Peri menopause. Intense bloating. Frequent, dull headaches. Tender and sore breasts. Exhaustion. Unregulated body temperature changes. And the unfiltered rage.
A friend of mine equated it to a ticking clock. You become more aware of your mortality on a biological level and simply don’t have time to pander to the unnecessary. Your body is adjusting to the reality of aging.
I’m beginning to realize my workouts aren’t just vital to my mental and physical health, but also vital to managing all these peri menopausal symptoms.
I’ve only scratched the surface of what I’m about to face. A couple articles, some quick facts, anecdotes. I have been met with “but you’re so young!” more frequently than I enjoy. I know exactly how old I am, thank you. Usually explaining my hot flashes convinces anyone who knows. Now I’m hearing stories of what has helped each person and I’ve noticed something interesting.
When I was pregnant, I looked very young. Apparently it continued through raising two little ones. The way people talked to me was infuriating. I had to hear it from a friend, that yes, I looked like a 17 year old. The advice was free flowing, often unasked for, and seemed to hold a moral judgment against other methods. There was an expectation with the advice. I felt like a child not trusted with the responsibility of raising my own children when society did nothing but preach about the natural and glorious ability of every woman to be a mother.

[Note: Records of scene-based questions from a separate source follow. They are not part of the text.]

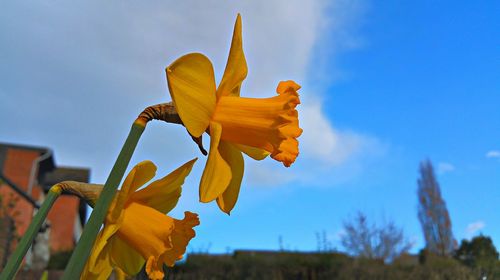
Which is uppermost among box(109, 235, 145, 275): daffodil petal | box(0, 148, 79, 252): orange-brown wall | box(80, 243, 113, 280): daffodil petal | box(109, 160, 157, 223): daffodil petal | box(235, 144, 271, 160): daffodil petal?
box(0, 148, 79, 252): orange-brown wall

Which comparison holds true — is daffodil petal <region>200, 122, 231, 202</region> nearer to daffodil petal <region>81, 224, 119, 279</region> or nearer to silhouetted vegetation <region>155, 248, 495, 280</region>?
daffodil petal <region>81, 224, 119, 279</region>

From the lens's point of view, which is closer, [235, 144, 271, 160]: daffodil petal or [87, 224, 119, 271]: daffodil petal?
[87, 224, 119, 271]: daffodil petal

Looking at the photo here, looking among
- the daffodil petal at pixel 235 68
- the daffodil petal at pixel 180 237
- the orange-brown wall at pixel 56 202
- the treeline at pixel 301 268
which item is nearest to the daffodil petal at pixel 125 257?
the daffodil petal at pixel 180 237

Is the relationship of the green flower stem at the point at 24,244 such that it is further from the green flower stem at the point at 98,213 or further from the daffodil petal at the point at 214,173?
the daffodil petal at the point at 214,173

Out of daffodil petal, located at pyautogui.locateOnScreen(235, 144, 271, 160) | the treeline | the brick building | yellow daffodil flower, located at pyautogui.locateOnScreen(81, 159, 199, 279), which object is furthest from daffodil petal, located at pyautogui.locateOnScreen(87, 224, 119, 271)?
the brick building

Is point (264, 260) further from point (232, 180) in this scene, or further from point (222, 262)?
point (232, 180)

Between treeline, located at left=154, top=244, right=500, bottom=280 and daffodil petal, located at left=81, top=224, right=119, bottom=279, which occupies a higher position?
treeline, located at left=154, top=244, right=500, bottom=280

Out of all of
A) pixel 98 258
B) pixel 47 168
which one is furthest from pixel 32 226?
pixel 47 168

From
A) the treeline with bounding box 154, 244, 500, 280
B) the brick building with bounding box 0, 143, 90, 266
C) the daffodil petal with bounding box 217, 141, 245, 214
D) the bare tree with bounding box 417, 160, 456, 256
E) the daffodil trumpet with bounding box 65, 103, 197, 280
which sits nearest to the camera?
the daffodil trumpet with bounding box 65, 103, 197, 280
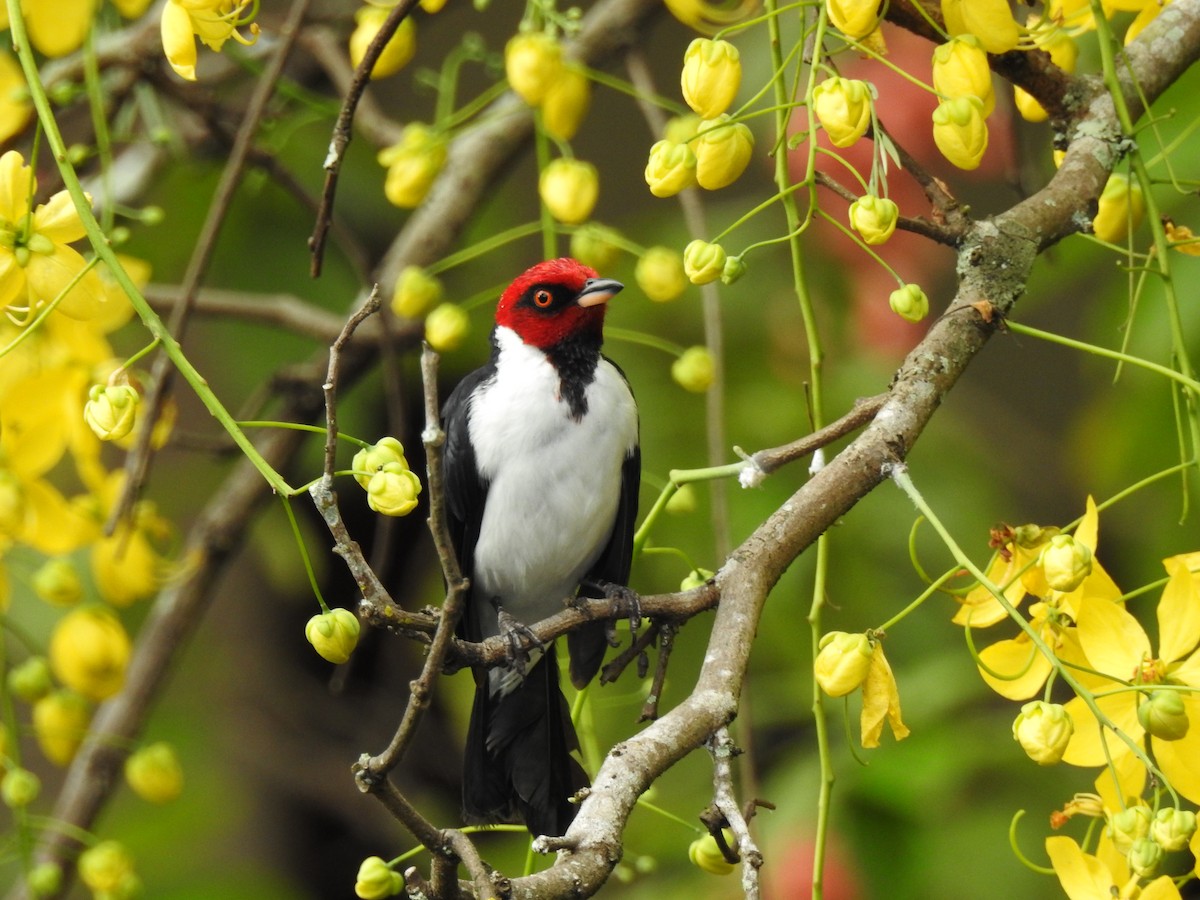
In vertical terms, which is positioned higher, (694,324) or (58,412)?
(694,324)

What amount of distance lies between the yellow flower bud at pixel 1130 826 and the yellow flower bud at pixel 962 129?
0.60m

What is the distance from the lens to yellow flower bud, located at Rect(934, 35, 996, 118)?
1391 mm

With menopause there is more mystery. More awe. A somberness to the whole process that I appreciate a great deal more than I anticipated. It’s a sisterhood born from something we all will absolutely share. Whether it was like taking a breath and over without even a whisper, or a two decade long struggle of earth-shattering changes, we all go through it.
So I’m beginning the work of understanding what I’m going through and how to embrace it. A lot of this is unsettling, but the rage feels like a comfy blanket I misplaced for decades and now I get to wrap myself in it again.